▶ 文字區塊
- - - - - - -

EntityUtils.toString(entity)處理字符集問題解決

本文轉載自查看原文 2019-11-27 01:21 3081 Errors

爬取51Job和獵聘網的信息，想處理字符集問題（51job為gbk，獵聘為utf-8），

找到兩個網站字符集信息都在同一標簽下

就想先把網頁保存成String，解析一遍獲取字符集（因為charset字符是英文，不需要轉換字符集），然后將網頁中文內容轉換成對應的正確的字符集，最后再轉換成統一的字符集utf-8

1.0實現，2次調用Entity.Utils.toString方法

CloseableHttpResponse httpResponse = httpClient.execute(httpGet);
            if(httpResponse.getStatusLine().getStatusCode() == 200) {
                //網站轉為String
                String get_Charset_Entity2String = EntityUtils.toString(httpResponse.getEntity());
                //解析
                Document get_Charset_Document = Jsoup.parse(get_Charset_Entity2String);
                //字符集信息提取，51job和獵聘
                String charset = get_Charset_Document.select("meta[http-equiv=Content-Type]")
                        .attr("content").split("=")[1];
                System.out.println(charset);
                //根據字符集重新編碼成正確的
                String Ori_Entity = EntityUtils.toString(httpResponse.getEntity(),charset);
                //轉換為統一的utf-8
                String entity = new String(Ori_Entity.getBytes(),"utf-8");
                System.out.println(entity);
　　　　　　　　{

報錯

參考 https://blog.csdn.net/qq_23145857/article/details/70213277

發現EntityUtils流只存在一次，但是有不想一個網頁要連接兩次，

這難不倒我，直接轉換原來保留的String

2.0實現，第二次不使用EntityUtils

CloseableHttpResponse httpResponse = httpClient.execute(httpGet);
            if(httpResponse.getStatusLine().getStatusCode() == 200) {
                //網站轉為String
                String get_Charset_Entity2String = EntityUtils.toString(httpResponse.getEntity());
                //解析
                Document get_Charset_Document = Jsoup.parse(get_Charset_Entity2String);
                //字符集信息提取，51job和獵聘
                String charset = get_Charset_Document.select("meta[http-equiv=Content-Type]")
                        .attr("content").split("=")[1];
                System.out.println(charset);
                //根據字符集重新編碼成正確的，不用EntityUtils，直接轉get_Charset_Entity2String
                String Ori_Entity = new String(get_Charset_Entity2String.getBytes(), charset);
                //轉換為統一的utf-8
                String entity = new String(Ori_Entity.getBytes(),"utf-8");
                System.out.println(entity);
　　　　　　　　{

輸出：

字符集依舊有問題,發現不指定字符集，EntityUtils.toString()就用"ISO-8859-1"字符集,可我就是不知道字符集

看到參考鏈接下面的解決辦法，眼前一亮，把流直接以位數組保存，都能靈活變換

3.0實現，不使用EntityUtils.toString，改用EntityUtils.toByteArray()

- - - - - - -

根據上文關於EntityUtils字符集問題的文章，不指定字符集時，EntityUtils.toString()使用哪一種字符集？

[收集的資料記錄]
- - - - - - -

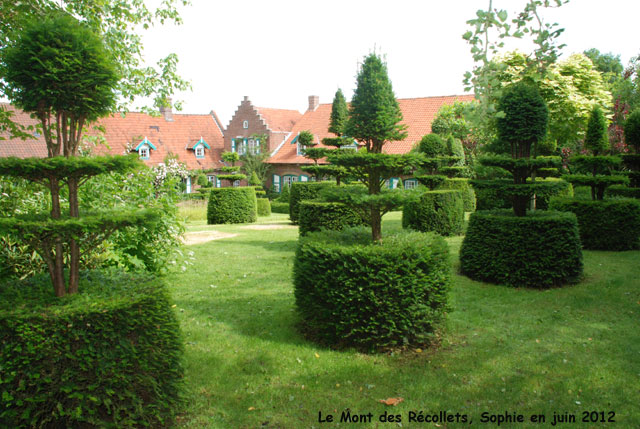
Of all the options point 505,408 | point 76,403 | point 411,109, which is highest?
point 411,109

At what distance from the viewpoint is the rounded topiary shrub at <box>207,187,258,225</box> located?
19141mm

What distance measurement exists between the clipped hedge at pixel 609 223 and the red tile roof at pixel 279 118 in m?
31.6

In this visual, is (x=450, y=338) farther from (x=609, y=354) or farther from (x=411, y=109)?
(x=411, y=109)

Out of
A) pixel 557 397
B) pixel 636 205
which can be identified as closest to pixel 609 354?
pixel 557 397

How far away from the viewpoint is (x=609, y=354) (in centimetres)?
489

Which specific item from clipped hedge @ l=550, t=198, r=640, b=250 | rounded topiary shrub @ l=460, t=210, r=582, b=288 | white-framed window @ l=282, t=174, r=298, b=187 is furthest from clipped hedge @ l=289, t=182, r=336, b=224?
white-framed window @ l=282, t=174, r=298, b=187

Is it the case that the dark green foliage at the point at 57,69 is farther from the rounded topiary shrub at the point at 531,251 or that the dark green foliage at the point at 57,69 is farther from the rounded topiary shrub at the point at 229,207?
the rounded topiary shrub at the point at 229,207

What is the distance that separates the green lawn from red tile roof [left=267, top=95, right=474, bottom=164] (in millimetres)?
24067

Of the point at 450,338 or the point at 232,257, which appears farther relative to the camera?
the point at 232,257

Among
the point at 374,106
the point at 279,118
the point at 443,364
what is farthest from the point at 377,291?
the point at 279,118

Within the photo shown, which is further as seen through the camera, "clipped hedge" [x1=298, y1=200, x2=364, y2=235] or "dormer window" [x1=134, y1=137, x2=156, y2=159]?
"dormer window" [x1=134, y1=137, x2=156, y2=159]

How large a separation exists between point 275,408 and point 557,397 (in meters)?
2.50

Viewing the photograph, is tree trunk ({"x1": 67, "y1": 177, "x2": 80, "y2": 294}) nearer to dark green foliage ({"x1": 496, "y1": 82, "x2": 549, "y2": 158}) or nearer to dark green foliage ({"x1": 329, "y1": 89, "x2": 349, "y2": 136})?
dark green foliage ({"x1": 496, "y1": 82, "x2": 549, "y2": 158})

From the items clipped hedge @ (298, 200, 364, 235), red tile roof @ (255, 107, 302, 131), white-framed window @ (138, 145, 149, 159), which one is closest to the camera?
clipped hedge @ (298, 200, 364, 235)
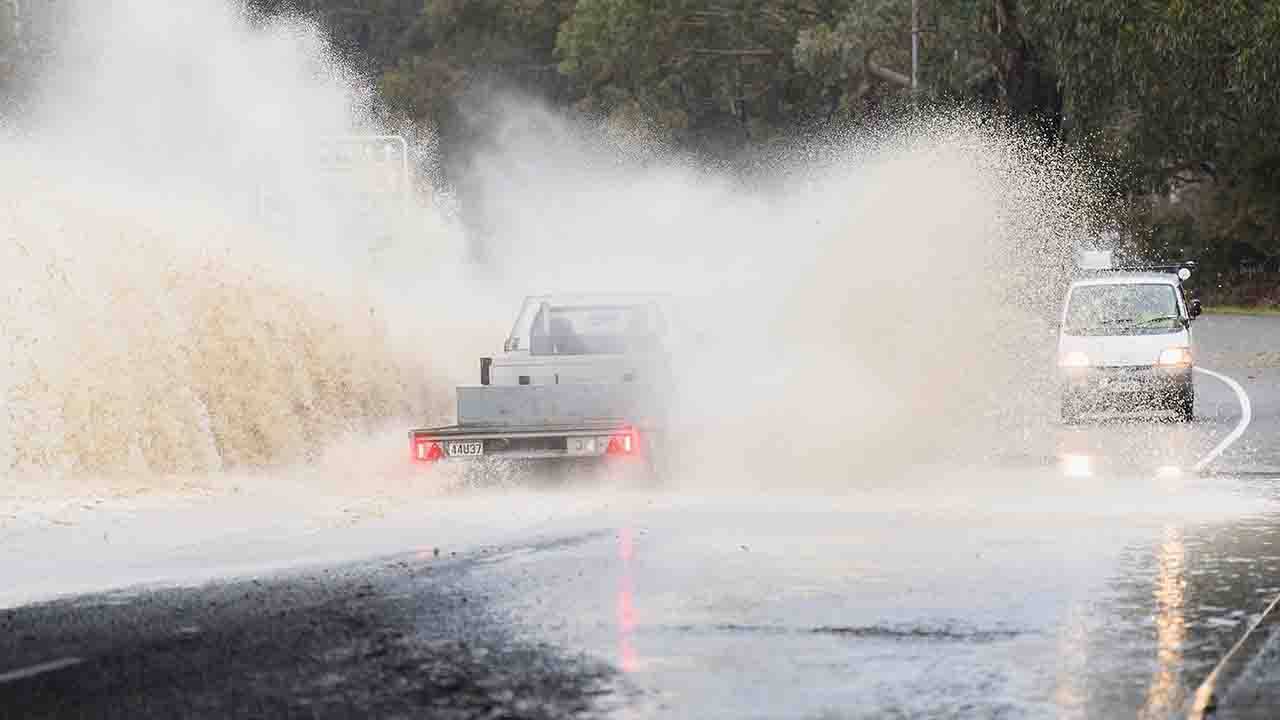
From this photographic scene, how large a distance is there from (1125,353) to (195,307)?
A: 10.4m

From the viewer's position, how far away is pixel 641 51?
105938mm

- - - - - - -

▶ 本題答案
使用"ISO-8859-1"字符集。